So the silver jumps in from the maternal line. As it happens it is known that some of the mares on the maternal line where owned by a breeder who also had American miniatures – where silver is present – and some ponies from these individuals (both the miniatures and the Shetlands they had) are also registered as Deutche Partbred Shetland Ponies and some as purebred Shetland ponies.

The fact is, we cannot be sure that Luxus maternal line is purebred Shetland. As long as there is no silver Shetlands in UK, I would say quite the opposite: the colour itself reveals that he is not purebred as there is no silver in purebred Shetlands.  And I accept the opposite immediately there is a silver found in a purebred Shetland from UK, said it since I started participate in the debate – and would still not use a German silver in my breeding after that.

The situation is what it is, Silbersee’s Luxus is in some studbooks now as a purebred Shetland pony, which has lead him to be widely used in Denmark and Germany, also some offspring in Sweden and Norway. One foal exported to UK is said to be denyed access to SPSB due unsure pedigree that does not trace enough to UK lines. That is also the right thing to do by the society who guards the pure Shetland pony. Personal interest should never ever go pass the benefit of the breed.

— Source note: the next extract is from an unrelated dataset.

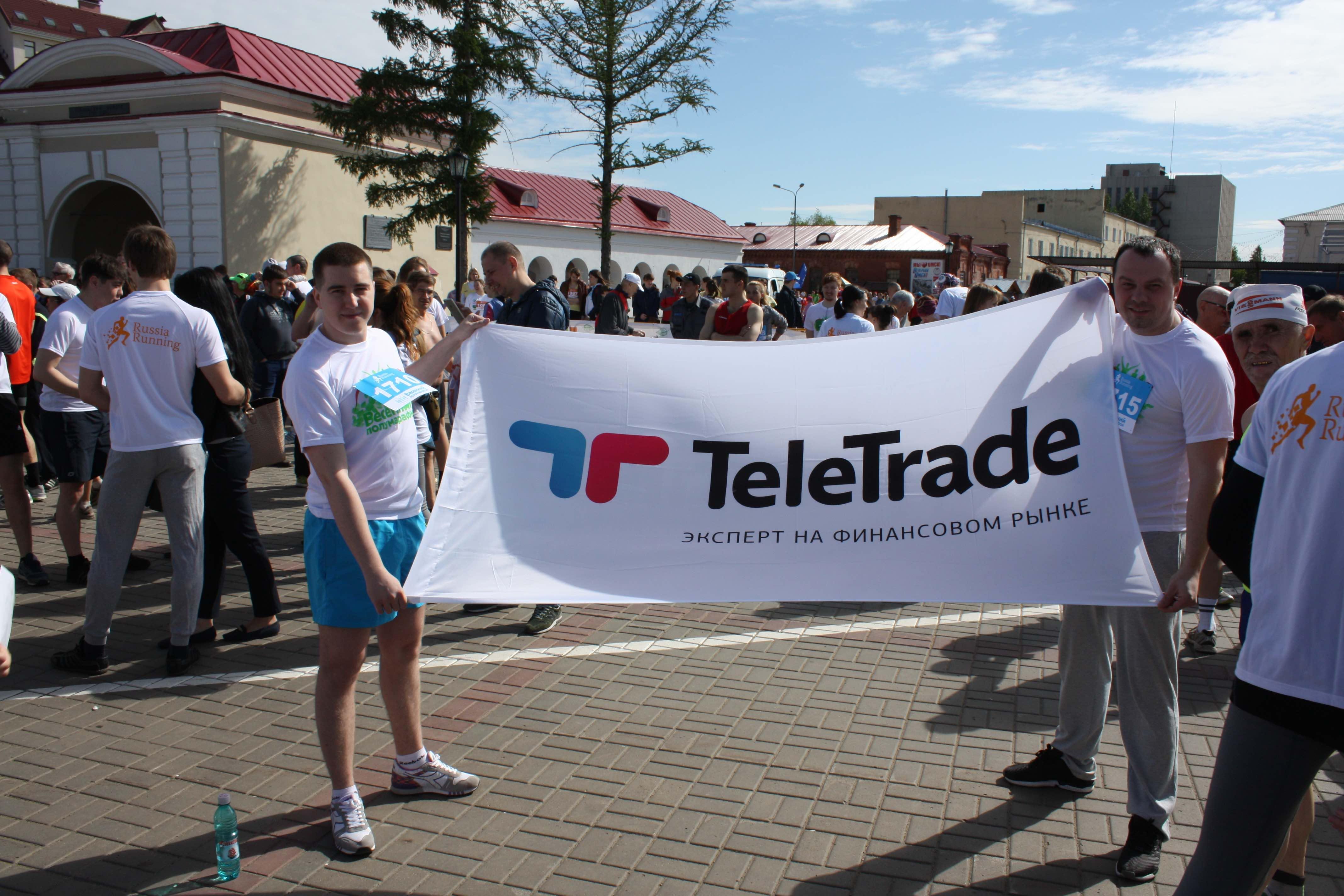flag-teletreid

In a way, it really is no point for me to participate in the discussions of silver as accepted in breeding he is, there is nothing to do about it anymore. But I must admit I am a bit angry that just for the fancy colour something that is not pure is mixed to one of the oldest breeds in the world. The decisions of a few breeders, to take in something in the breed which by the best known facts so far, doesn’t belong there, is not fair nor ethical as there is more to silver than just what you see on the outside.

Someone argued that no one knows if silver in fact where in Shetland ponies in the early days as it of course is known that they might be close relatives to Islandic horses which have silver. That might be true but then we can question why the harsh nature of the Shetland islands and the true evolution of the years gone by, lost the colour? Well, ponies with problems in eyesight would not have lasted very long there, not to talk about blind ones? Maybe they just walked off the cliff (joke… might be true though?)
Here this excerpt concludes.